### LISTED RECORDS
----------

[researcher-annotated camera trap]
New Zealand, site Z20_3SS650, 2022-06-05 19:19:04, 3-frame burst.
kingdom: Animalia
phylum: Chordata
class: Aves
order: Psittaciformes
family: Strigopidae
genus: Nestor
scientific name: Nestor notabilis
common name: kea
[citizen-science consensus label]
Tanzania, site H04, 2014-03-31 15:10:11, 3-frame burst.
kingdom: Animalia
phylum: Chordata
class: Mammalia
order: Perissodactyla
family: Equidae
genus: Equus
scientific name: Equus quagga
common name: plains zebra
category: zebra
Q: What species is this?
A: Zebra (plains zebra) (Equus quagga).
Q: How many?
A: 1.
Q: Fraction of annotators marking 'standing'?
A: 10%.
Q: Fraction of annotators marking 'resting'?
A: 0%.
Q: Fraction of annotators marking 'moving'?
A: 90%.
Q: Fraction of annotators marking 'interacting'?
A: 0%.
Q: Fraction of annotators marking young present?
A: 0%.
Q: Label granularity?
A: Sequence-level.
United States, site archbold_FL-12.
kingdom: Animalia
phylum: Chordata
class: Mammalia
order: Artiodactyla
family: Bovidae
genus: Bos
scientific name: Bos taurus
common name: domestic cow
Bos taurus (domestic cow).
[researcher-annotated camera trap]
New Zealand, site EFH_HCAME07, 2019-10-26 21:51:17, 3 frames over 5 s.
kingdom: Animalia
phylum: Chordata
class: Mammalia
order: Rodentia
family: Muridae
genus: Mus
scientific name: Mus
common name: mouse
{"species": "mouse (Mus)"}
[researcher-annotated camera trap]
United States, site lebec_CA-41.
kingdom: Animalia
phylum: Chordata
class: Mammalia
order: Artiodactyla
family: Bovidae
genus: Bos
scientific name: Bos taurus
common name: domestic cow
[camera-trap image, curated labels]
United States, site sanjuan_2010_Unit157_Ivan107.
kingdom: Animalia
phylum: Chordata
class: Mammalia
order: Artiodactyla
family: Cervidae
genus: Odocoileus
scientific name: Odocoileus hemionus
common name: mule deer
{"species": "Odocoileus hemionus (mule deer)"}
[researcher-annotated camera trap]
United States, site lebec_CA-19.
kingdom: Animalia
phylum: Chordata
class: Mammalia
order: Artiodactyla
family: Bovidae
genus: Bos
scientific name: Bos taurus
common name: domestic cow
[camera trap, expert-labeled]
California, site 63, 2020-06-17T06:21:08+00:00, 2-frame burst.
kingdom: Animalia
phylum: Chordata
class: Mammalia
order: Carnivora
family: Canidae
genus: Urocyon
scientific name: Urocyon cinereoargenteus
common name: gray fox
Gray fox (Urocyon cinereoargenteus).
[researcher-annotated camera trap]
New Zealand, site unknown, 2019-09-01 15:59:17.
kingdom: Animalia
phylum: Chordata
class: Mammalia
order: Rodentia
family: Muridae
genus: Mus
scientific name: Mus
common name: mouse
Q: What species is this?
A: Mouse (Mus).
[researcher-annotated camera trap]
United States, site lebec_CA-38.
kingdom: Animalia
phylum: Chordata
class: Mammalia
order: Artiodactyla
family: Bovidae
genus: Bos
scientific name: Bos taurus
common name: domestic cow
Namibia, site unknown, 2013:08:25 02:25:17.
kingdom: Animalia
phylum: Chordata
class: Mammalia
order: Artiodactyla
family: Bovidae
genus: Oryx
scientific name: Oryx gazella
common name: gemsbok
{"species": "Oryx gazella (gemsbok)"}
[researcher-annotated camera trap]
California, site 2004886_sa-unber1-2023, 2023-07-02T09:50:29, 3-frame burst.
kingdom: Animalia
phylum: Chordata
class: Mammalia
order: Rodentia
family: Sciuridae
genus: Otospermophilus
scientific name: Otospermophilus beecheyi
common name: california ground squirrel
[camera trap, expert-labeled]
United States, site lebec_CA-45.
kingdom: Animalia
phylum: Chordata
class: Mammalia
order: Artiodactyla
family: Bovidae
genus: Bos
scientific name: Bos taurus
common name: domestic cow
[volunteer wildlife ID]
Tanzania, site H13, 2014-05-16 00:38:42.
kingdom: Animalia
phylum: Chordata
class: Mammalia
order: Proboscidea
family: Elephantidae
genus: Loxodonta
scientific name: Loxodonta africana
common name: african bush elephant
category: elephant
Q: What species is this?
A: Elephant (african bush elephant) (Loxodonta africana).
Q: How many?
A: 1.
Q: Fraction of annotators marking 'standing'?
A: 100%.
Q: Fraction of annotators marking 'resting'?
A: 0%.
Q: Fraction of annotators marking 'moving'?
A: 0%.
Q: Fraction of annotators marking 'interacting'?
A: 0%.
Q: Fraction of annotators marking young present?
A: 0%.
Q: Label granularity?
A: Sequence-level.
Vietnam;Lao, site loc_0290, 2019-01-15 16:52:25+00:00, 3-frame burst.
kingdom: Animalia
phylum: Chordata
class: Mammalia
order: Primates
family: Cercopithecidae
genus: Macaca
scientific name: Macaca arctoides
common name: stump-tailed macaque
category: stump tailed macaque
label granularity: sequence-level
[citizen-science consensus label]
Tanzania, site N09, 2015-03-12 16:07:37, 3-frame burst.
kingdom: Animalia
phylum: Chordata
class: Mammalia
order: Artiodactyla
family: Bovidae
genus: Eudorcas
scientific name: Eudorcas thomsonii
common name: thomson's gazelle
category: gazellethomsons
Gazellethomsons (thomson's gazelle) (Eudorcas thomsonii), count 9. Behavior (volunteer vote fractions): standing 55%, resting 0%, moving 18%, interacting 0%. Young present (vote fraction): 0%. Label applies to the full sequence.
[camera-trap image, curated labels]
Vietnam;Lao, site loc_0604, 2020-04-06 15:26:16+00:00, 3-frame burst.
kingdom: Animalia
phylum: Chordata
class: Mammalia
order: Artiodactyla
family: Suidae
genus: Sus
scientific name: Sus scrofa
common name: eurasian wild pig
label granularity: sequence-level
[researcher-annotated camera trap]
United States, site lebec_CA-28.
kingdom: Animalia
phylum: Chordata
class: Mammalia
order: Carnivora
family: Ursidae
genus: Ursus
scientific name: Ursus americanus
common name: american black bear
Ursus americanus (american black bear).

----------

### REQUIRED WORK
Look through the listing, and copy each line that contains the word "States".

### RESPONSE TO THIS EXERCISE
United States, site archbold_FL-12.
United States, site lebec_CA-41.
United States, site sanjuan_2010_Unit157_Ivan107.
United States, site lebec_CA-19.
United States, site lebec_CA-38.
United States, site lebec_CA-45.
United States, site lebec_CA-28.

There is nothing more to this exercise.